Find every line below with the word "error". Then give only how many there are.

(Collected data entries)

[Start of section]

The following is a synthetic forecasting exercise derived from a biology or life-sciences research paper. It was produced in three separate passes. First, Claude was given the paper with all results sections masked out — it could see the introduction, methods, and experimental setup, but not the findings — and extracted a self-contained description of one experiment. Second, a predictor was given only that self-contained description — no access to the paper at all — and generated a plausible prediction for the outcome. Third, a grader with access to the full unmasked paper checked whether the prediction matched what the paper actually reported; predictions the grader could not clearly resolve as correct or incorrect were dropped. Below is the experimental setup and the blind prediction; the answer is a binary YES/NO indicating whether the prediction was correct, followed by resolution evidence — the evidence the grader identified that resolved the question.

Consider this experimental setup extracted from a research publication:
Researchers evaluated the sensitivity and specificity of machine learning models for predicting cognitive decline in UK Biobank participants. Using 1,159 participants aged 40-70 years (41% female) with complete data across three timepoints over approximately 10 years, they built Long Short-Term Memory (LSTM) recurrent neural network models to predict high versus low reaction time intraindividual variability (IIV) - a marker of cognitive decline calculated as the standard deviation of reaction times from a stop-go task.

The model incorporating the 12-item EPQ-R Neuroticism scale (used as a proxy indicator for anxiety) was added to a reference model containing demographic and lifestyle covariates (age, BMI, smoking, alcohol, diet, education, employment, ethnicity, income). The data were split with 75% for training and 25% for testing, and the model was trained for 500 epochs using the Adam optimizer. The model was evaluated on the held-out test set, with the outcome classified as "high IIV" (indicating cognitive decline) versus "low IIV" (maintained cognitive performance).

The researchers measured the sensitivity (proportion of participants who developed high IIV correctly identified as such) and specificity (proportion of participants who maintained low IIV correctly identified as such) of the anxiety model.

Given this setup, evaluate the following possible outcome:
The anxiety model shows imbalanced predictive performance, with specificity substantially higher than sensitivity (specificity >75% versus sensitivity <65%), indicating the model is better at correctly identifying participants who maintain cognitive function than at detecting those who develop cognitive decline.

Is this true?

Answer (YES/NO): NO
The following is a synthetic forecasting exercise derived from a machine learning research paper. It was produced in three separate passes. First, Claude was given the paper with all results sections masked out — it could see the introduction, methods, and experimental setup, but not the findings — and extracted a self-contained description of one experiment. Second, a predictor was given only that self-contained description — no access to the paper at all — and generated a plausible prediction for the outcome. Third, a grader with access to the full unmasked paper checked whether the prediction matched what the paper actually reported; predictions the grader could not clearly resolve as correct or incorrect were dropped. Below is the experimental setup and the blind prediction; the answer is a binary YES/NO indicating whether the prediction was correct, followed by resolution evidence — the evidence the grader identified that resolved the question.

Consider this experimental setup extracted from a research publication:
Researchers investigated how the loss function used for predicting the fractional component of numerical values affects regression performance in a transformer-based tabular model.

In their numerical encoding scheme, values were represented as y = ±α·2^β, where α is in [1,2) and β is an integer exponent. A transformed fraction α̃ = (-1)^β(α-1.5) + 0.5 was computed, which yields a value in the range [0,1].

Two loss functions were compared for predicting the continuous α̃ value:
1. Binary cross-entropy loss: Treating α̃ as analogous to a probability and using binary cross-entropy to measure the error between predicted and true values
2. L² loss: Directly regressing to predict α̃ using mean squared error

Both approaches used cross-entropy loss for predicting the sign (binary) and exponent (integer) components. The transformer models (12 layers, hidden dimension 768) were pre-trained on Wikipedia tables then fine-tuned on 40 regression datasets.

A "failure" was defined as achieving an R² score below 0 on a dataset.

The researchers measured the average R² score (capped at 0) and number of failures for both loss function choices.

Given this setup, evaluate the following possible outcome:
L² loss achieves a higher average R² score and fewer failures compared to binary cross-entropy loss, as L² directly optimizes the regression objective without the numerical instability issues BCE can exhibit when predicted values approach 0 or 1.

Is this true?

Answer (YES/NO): NO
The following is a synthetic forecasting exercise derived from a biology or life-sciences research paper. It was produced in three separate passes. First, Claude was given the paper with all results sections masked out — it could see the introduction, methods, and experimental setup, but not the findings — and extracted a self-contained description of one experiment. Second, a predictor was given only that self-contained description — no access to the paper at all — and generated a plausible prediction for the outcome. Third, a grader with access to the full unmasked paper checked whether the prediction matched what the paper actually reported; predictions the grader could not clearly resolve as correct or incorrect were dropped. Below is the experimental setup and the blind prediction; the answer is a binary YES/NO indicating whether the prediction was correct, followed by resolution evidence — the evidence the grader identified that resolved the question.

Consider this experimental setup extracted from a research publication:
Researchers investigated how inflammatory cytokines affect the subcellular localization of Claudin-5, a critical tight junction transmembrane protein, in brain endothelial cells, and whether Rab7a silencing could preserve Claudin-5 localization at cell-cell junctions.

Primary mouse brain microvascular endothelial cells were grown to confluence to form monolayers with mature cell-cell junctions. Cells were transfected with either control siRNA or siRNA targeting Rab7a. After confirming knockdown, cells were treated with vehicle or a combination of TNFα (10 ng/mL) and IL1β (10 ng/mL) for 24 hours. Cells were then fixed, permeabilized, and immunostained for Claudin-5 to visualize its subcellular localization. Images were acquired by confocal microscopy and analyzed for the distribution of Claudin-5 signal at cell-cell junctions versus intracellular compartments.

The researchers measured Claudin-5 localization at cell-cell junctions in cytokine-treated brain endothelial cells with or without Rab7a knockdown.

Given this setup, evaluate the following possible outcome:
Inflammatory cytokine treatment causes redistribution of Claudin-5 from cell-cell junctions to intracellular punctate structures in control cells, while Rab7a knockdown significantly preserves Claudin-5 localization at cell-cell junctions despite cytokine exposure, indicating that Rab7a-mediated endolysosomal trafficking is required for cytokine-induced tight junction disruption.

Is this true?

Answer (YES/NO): YES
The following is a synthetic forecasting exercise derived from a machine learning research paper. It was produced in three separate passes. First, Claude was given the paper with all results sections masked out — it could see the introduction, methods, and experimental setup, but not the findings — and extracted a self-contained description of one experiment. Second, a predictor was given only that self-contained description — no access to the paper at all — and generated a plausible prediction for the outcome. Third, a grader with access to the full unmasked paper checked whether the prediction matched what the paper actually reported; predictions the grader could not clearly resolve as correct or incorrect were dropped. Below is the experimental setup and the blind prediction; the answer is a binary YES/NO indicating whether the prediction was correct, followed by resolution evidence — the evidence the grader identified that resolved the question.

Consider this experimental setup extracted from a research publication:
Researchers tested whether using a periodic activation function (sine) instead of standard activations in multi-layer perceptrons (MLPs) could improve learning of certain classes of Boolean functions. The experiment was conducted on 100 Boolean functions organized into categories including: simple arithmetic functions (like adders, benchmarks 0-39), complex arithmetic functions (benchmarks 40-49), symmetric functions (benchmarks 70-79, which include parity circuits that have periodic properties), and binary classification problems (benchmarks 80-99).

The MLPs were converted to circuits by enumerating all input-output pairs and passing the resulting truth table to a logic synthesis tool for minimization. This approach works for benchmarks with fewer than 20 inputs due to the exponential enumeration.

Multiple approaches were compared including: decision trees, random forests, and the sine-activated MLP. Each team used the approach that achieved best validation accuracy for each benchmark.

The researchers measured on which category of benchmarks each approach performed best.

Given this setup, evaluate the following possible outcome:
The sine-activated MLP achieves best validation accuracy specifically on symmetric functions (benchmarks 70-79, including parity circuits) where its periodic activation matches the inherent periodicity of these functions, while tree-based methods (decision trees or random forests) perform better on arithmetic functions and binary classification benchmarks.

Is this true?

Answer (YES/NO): YES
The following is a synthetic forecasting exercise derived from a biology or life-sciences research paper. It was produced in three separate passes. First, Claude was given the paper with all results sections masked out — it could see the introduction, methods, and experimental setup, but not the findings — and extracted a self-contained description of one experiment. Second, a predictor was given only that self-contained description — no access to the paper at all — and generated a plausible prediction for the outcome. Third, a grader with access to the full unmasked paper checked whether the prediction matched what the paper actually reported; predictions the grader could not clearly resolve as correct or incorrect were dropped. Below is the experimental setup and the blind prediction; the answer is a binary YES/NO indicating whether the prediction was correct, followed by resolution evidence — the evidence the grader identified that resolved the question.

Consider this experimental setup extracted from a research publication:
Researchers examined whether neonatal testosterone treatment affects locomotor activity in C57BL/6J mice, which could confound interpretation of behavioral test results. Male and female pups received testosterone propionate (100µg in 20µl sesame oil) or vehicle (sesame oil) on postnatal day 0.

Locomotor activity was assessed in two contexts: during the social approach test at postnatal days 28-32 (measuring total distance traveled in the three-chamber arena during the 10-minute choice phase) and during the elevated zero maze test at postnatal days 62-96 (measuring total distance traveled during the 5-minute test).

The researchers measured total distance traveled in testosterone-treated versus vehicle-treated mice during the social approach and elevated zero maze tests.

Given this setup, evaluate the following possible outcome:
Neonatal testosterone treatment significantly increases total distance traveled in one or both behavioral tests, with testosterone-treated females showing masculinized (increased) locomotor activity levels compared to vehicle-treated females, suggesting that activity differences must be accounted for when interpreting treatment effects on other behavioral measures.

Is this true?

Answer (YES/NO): NO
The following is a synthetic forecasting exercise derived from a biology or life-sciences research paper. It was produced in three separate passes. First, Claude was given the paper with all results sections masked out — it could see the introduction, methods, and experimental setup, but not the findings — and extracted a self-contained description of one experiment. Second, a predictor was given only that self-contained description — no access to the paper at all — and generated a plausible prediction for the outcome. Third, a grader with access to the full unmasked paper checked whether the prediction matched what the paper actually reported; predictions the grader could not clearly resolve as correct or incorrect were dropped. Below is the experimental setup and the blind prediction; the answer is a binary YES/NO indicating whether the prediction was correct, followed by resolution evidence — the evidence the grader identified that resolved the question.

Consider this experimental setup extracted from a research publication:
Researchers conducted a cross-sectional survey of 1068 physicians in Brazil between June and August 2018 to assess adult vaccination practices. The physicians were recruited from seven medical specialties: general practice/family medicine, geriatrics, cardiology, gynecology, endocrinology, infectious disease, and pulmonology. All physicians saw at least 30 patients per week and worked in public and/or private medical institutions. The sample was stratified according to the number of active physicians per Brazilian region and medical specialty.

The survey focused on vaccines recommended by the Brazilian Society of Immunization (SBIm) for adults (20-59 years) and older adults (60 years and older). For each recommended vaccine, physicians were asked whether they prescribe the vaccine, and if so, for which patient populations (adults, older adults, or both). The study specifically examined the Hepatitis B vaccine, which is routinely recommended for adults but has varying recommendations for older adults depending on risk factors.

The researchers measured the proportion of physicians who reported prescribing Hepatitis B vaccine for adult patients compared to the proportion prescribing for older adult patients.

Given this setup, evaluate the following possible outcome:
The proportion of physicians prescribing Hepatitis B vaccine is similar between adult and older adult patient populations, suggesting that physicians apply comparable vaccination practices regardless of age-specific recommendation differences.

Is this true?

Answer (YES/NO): NO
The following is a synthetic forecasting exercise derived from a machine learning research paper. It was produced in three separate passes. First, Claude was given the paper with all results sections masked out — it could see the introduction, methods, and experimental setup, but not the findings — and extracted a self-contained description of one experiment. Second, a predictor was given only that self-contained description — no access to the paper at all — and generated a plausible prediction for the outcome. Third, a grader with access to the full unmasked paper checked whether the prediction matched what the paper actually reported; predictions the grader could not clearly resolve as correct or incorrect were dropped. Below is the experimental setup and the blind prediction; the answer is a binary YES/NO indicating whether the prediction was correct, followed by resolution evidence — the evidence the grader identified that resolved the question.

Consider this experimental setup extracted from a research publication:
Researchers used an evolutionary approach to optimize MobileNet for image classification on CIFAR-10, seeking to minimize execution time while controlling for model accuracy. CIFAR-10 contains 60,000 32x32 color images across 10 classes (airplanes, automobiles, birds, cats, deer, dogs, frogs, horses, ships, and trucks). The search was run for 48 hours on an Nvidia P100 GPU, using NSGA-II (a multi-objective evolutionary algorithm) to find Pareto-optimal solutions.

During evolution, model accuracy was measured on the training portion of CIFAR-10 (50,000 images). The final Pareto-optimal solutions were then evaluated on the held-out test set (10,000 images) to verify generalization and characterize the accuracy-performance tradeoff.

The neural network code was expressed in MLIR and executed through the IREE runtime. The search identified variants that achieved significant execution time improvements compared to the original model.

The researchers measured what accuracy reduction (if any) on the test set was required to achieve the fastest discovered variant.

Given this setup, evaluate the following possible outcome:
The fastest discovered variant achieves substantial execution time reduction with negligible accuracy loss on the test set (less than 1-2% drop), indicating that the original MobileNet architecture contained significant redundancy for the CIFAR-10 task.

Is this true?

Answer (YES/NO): NO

[End of section]

### [EXERCISE ANSWER]
2